TEXTO APRESENTADO:
Em suma: a interpretação gramatical ou semântica restringe os direitos previstos no art. 20, §1º aos Estados e Municípios cujos territórios são afetados pela exploração do petróleo ou gás natural. Trata-se de verdadeiro direito subjetivo constitucional ao recebimento de tais receitas. A lei destinada a regular o dispositivo constitucional não pode ignorar esse sentido mínimo do texto, sob pena de nulidade. Assim, a lei federal é necessária para detalhar a repartição dos recursos, mas deve obedecer à premissa estabelecida pela própria Constituição.

Já a interpretação histórica leva em conta a conjuntura em que produzida a norma, os trabalhos legislativos e a intenção do constituinte ou legislador. Quando o constituinte de 1988 decidiu trazer para a Constituição a matriz da disciplina dos royalties, eles já eram traçados pela legislação ordinária desde 1953, quando promulgada a lei de criação da Petrobras[lei do Deputado Eusébio Rocha]. E, como se assinalou em tópico anterior, desde sempre os royalties se destinaram a compensar os Estados produtores e confrontantes, no caso da exploração marítima. Ao constitucionalizar a matéria da forma, como o fez, o constituinte claramente manifestou a intenção de manter o regime jurídico até então existente. Do contrário, teria feito menção expressa que as participações e compensações passariam a ser devidas a todos os Estados e Municípios, diferentemente do que vigorava até então. Como não procedeu assim, resulta clara a sua intenção de chancelar o modelo que sempre fora praticado e que, aliás, continuou a ser praticado nos mais de 20 anos de vigência da Constituição de 1988.

EXERCÍCIOS:
a - Responda sim ou não para cada afirmação, conforme o texto sobre os royalties, e cite as palavras do texto que decidem: (i) os royalties já eram regulados pela legislação ordinária desde 1953; (ii) a lei federal é desnecessária para detalhar a repartição dos recursos; (iii) o constituinte de 1988 declarou expressamente que as participações e compensações passariam a ser devidas a todos os Estados e Municípios.
b - Segundo o texto sobre os royalties, que lei foi promulgada em 1953?

EXTRATO DOS DADOS:
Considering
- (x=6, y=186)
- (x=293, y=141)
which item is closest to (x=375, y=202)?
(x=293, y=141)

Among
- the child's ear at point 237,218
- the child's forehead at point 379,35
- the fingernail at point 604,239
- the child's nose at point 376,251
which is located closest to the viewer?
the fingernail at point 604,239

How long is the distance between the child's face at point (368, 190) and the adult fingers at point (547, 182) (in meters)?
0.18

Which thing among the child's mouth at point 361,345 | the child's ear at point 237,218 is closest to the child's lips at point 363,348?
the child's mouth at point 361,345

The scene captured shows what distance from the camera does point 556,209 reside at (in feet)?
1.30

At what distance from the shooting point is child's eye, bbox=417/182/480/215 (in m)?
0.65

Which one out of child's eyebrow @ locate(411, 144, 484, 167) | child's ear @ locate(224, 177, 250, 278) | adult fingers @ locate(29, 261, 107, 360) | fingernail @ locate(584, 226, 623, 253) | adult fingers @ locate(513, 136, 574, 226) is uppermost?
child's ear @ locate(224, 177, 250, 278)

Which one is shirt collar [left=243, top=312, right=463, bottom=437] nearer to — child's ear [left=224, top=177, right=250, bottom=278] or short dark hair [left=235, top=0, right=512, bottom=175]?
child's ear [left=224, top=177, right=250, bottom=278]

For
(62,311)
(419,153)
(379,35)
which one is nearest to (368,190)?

SOLUÇÕES:
a -
(i) Sim: "eles já eram traçados pela legislação ordinária desde 1953".
(ii) Não: "a lei federal é necessária para detalhar a repartição dos recursos".
(iii) Não: "Do contrário, teria feito menção expressa que as participações e compensações passariam a ser devidas a todos os Estados e Municípios" e "Como não procedeu assim".

b - A lei de criação da Petrobras.